Researchers from MIT’s Computer Science and Artificial Intelligence Laboratory (CSAIL), in collaboration with the Toyota Research Institute (TRI), have developed a system designed to grip tools with an appropriate amount of force for a given activity, such as writing with a pen.
The system, dubbed Series Elastic End Effectors, or SEED, uses soft bubble grippers and embedded cameras to map how the grippers deform over a six-dimensional space and apply force to a tool.
Using six degrees of freedom, the object can be moved in a range of directions, including left to right and up and down. The closed-loop controller—a self-regulating system that maintains a desired state without manual intervention—uses SEED and visual and tactile feedback to adjust the robot arms’ position.
“We’ve been heavily relying on the work of Mason, Raibert, and Craig on what we call a hybrid force position controller,” says Hyung Ju Suh, a PhD student in electrical engineering and computer science at MIT, CSAIL affiliate, and lead author of the SEED paper.
“That’s the idea, that if you actually had three dimensions to move in when you’re writing on a chalkboard, you want to be able to control position on some of the axes, while controlling force on the other axis.”
Rigid-bodied robots have limitations, whereas softness and compliance leads to the ability to deform, meaning the bot can sense the interaction between the tool and the hand.
With SEED, every execution the robot senses is a recent 3D image from the grippers, thereby tracking in real-time how the grippers are shifting shape around an object. These images are used to reconstruct the position of the tool, with the bot using a learned model to map the position of the tool to the measured force.

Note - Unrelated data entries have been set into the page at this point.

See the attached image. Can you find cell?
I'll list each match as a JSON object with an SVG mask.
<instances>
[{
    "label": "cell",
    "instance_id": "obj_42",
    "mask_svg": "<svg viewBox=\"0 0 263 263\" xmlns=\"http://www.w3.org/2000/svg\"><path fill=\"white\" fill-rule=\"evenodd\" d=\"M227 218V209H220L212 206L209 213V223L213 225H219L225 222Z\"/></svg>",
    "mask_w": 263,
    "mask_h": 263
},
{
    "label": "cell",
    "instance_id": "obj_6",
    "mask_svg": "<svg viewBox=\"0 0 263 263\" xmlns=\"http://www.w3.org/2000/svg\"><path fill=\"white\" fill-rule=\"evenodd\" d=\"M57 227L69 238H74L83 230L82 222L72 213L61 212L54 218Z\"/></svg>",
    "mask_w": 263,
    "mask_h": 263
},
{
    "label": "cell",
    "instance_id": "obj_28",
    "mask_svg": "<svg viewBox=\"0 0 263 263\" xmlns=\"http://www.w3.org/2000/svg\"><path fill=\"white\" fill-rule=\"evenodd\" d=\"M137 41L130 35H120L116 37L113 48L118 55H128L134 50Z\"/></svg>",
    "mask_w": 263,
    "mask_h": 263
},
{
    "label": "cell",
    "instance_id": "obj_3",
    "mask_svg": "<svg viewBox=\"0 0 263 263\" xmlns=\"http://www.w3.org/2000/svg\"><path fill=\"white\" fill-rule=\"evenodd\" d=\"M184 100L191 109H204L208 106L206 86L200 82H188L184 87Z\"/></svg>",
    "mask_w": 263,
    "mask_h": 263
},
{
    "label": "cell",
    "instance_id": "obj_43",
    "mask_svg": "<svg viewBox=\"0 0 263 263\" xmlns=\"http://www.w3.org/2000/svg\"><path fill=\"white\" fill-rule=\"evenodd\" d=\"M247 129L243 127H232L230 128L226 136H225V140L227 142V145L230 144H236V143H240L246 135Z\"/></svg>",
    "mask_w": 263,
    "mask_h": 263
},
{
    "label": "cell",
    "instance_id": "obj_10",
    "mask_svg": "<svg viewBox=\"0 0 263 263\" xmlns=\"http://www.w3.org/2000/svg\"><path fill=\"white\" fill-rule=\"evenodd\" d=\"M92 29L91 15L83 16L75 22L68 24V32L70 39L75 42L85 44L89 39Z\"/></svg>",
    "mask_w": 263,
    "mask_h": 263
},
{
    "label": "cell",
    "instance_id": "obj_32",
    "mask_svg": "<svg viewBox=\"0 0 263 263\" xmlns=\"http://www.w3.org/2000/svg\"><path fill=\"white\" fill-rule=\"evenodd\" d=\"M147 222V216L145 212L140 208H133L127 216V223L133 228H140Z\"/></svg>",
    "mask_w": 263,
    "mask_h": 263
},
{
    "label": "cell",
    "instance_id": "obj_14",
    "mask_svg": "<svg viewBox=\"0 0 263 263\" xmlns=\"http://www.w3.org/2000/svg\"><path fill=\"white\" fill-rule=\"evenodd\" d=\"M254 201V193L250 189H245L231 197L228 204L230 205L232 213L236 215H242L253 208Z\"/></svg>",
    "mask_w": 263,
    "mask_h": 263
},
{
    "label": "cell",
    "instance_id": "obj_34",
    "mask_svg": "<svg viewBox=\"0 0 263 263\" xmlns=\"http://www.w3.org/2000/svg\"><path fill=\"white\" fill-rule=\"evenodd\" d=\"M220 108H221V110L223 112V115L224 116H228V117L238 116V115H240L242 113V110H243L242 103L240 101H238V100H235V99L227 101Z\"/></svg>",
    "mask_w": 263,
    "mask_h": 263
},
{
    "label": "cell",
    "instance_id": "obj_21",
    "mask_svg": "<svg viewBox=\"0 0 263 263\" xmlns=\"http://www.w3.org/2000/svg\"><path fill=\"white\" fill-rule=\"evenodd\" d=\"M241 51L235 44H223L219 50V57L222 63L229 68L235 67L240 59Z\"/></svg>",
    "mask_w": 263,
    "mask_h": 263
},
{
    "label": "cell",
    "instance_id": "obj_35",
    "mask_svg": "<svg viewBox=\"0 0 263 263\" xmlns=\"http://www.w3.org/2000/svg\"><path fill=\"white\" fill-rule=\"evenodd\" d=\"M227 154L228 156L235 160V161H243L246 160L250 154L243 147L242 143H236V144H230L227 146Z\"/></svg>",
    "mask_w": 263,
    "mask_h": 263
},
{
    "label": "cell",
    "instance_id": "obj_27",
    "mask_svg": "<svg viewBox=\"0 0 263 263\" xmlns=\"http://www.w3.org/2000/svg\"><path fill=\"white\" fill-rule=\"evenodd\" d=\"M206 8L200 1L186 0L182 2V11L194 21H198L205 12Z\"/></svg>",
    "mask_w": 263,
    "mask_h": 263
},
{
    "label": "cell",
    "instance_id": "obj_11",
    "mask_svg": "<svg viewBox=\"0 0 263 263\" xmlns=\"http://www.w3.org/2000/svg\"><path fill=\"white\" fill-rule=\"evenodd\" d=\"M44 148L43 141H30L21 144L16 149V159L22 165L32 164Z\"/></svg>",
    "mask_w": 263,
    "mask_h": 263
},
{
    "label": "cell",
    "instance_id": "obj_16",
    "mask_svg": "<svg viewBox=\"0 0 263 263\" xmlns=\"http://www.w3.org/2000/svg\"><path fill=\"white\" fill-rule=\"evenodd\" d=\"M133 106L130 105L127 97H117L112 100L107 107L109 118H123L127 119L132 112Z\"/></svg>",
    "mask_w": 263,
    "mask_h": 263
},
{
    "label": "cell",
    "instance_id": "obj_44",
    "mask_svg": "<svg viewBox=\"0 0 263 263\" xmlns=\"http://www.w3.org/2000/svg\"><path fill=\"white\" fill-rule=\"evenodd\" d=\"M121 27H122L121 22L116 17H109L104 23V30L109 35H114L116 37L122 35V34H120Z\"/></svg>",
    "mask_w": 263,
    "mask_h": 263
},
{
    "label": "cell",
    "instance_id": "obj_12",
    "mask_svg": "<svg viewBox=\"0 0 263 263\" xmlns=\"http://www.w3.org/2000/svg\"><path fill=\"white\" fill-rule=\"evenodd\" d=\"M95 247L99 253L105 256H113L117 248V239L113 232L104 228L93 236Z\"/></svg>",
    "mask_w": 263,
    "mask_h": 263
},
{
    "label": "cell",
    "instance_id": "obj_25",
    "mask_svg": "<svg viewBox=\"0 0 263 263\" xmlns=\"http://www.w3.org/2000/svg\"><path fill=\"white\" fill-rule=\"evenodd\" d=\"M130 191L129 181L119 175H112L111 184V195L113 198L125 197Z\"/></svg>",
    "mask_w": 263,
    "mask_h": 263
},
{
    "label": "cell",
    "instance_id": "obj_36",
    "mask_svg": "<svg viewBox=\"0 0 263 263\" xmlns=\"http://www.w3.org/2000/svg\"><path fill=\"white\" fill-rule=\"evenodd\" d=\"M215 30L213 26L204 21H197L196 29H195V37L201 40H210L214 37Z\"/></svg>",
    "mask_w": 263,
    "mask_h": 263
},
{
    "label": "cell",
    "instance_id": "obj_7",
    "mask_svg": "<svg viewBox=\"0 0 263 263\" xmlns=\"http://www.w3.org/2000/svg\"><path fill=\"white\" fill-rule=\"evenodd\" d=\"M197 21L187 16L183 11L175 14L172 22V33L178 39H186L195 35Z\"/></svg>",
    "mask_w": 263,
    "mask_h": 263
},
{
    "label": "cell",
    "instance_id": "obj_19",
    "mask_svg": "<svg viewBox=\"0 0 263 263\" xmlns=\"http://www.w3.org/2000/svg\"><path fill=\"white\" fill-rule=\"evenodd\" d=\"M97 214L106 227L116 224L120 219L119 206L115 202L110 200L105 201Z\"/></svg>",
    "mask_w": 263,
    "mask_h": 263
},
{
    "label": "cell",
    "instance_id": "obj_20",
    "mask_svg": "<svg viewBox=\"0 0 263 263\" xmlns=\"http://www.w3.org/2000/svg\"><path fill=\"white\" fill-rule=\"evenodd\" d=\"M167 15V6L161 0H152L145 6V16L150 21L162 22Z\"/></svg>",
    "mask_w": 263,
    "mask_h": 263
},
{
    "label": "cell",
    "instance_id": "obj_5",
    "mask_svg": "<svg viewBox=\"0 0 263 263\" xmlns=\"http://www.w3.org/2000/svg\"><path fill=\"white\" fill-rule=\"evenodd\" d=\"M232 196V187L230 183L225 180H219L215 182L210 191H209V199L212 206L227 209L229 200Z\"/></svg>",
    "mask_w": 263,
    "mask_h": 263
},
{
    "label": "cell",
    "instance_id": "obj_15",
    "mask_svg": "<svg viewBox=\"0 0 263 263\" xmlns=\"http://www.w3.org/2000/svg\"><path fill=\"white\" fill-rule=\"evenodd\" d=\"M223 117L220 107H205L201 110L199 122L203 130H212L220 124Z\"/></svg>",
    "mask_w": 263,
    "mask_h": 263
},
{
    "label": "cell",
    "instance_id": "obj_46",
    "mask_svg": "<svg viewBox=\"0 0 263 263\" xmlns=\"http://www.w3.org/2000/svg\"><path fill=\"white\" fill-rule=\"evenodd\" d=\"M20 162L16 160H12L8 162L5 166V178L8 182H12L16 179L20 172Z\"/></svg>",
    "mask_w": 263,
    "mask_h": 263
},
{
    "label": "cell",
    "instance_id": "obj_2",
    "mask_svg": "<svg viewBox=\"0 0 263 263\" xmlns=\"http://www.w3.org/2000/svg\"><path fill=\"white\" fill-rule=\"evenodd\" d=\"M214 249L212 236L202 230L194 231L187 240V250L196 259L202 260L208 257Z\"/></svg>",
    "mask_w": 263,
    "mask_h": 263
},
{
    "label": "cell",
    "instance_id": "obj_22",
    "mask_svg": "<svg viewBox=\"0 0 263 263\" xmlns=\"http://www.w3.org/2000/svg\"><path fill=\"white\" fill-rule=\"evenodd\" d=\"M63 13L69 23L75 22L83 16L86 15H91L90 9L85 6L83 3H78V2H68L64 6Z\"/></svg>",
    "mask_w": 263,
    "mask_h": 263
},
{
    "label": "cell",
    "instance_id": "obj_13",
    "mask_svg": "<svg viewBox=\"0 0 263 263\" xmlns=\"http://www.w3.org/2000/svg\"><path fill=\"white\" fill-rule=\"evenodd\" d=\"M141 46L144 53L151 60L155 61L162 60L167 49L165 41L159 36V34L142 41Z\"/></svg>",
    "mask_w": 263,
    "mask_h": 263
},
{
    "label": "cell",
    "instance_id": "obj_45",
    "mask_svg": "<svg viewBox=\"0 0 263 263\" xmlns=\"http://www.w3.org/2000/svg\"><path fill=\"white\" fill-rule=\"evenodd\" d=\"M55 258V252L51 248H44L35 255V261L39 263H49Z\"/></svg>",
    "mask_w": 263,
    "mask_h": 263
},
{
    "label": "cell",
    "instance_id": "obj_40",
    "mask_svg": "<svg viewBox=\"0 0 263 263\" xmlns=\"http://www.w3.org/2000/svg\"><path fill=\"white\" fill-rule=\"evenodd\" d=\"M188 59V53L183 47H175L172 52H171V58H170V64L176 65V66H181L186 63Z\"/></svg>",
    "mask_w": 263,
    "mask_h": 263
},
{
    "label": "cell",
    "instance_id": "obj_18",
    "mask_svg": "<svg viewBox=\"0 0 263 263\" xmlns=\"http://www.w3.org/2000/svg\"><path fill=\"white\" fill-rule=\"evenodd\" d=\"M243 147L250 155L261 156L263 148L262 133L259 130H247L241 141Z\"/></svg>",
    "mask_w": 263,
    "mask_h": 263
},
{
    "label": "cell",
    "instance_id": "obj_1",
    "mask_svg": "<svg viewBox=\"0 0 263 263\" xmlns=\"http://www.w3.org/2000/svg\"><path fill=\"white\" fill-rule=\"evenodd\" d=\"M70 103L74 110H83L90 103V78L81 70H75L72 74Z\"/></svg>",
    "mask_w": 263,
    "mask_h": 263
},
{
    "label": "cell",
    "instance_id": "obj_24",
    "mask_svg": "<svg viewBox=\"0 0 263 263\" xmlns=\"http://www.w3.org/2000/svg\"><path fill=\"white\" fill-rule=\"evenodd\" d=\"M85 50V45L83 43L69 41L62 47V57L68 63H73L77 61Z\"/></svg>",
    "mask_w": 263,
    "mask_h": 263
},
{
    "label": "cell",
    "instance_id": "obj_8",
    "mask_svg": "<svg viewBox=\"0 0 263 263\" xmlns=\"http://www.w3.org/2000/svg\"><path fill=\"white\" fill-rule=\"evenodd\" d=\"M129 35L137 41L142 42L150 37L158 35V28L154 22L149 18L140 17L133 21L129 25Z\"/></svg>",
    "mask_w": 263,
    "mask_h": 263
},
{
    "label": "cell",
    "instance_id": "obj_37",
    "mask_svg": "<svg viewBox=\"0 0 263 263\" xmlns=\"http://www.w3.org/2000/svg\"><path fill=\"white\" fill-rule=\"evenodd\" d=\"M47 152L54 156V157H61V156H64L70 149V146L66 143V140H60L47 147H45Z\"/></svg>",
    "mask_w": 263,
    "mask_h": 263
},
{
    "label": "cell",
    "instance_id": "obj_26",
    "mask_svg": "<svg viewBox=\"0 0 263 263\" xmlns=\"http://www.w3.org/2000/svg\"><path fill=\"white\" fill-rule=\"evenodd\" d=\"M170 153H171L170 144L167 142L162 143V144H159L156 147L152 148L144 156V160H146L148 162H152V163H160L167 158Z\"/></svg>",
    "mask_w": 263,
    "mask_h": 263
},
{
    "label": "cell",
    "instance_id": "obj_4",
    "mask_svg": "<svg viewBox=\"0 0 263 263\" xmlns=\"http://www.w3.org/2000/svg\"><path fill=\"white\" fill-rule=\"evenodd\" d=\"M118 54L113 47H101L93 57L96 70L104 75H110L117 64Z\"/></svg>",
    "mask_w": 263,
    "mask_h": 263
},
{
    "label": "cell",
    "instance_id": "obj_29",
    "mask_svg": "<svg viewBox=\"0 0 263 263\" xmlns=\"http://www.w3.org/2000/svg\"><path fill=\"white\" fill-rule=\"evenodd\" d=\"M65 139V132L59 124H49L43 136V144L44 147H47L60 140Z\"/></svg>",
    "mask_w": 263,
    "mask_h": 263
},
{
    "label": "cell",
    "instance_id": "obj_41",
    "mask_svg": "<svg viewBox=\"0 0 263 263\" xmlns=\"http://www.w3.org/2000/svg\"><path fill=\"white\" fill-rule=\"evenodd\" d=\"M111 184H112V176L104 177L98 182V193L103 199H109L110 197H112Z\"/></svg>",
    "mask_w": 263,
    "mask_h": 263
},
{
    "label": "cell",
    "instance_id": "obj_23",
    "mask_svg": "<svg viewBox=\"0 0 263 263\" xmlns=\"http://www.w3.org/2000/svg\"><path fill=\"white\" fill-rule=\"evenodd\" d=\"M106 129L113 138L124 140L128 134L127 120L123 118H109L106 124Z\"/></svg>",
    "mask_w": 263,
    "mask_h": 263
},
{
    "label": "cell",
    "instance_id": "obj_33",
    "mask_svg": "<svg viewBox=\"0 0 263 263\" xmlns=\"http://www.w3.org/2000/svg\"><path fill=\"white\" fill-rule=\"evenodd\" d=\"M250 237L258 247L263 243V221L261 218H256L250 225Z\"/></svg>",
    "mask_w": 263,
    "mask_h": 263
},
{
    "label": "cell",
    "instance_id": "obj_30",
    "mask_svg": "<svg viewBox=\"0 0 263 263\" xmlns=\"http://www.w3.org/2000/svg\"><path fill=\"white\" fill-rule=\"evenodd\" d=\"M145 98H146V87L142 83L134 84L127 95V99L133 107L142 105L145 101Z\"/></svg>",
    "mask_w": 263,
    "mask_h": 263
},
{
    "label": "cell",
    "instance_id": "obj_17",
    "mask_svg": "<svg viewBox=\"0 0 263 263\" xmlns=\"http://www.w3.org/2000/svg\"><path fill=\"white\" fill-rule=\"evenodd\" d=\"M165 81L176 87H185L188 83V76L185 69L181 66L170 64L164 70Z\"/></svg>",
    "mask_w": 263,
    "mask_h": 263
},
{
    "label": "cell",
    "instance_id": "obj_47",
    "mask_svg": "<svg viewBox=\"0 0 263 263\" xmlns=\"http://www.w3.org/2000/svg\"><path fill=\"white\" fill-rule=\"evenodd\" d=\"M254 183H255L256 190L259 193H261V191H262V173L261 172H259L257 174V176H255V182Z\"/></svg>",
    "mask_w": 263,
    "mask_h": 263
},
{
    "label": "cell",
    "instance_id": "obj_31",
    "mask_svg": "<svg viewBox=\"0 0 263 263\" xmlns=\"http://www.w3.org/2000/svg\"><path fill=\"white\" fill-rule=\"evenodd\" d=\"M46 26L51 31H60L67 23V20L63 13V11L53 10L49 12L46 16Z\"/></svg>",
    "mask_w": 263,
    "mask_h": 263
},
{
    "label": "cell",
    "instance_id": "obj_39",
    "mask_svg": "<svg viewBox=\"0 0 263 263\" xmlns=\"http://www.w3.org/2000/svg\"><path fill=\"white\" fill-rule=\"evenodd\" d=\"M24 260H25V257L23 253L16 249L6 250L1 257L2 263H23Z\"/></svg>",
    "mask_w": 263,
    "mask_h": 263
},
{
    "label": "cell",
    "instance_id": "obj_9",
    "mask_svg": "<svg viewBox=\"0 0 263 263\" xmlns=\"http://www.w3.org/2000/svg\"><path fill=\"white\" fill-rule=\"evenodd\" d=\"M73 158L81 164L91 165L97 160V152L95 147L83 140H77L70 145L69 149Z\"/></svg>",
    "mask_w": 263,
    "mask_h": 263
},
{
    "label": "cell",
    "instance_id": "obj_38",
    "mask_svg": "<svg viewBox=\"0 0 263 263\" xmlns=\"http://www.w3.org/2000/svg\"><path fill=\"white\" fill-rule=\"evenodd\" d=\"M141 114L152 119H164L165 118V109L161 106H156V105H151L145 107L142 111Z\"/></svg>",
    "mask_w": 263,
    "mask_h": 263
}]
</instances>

The learned model is developed from the robot’s previous experiences, where it disturbs a force torque sensor to figure out how rigid the bubble grippers are. As soon as the robot has sensed the force, it will compare that with the force that the user commands and adjust itself accordingly, if needs be. It would then move in the direction to increase the force, all of which is completed over 6D space.
During the one of the assigned tasks, which involved using a squeegee, SEED was provided the right amount of force to clean up some liquid on a plane, where baseline methods had difficulty getting the correct sweep.
When asked to put paper to pen, the bot effectively wrote out “MIT,” and also used the necessary force to drive a screw.
While SEED was aware of the fact that it needs to command the force or torque for a given task, if grasped too hard, the object would slip, meaning there is an upper limit on that exerted hardness.
Currently, the system assumes a very specific geometry for the tools: it has to be cylindrical and there are limitations on how the bot might generalise when encountering new shapes. Forthcoming work might involve generalising the framework to different shapes so it can handle arbitrary tools on the fly.